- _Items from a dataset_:
━━━━━━━━━━

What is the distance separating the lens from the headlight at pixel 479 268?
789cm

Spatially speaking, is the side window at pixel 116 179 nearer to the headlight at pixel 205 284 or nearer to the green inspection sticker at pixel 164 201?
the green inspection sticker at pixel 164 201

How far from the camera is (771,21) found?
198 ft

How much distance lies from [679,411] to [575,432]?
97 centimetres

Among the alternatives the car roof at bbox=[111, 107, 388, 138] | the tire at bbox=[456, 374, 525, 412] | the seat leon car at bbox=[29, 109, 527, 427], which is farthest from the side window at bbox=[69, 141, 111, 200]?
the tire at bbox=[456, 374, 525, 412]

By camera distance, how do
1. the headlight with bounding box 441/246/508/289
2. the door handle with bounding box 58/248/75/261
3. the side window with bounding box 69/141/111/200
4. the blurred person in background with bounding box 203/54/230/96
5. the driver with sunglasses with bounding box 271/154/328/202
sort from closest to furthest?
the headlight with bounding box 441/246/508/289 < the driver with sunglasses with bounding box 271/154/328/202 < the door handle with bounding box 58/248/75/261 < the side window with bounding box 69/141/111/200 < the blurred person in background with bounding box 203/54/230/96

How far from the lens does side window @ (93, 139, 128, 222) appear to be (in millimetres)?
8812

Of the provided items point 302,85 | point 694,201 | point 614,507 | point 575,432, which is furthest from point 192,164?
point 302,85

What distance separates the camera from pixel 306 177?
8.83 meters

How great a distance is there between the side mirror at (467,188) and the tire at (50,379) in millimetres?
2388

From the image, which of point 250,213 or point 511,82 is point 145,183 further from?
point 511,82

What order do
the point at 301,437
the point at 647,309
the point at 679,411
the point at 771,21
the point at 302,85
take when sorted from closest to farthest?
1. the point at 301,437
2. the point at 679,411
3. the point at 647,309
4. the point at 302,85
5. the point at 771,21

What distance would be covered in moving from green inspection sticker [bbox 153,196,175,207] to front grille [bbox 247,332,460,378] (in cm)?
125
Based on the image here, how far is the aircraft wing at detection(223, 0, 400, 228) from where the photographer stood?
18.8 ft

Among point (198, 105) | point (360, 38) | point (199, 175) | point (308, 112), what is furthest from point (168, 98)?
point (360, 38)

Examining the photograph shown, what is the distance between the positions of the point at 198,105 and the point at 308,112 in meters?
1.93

━━━━━━━━━━

- _To be done_: Locate each line in the records that contains the string "door" and copy those lines. Case counts.

- _Written response_:
2. the door handle with bounding box 58/248/75/261
the headlight with bounding box 441/246/508/289 < the driver with sunglasses with bounding box 271/154/328/202 < the door handle with bounding box 58/248/75/261 < the side window with bounding box 69/141/111/200 < the blurred person in background with bounding box 203/54/230/96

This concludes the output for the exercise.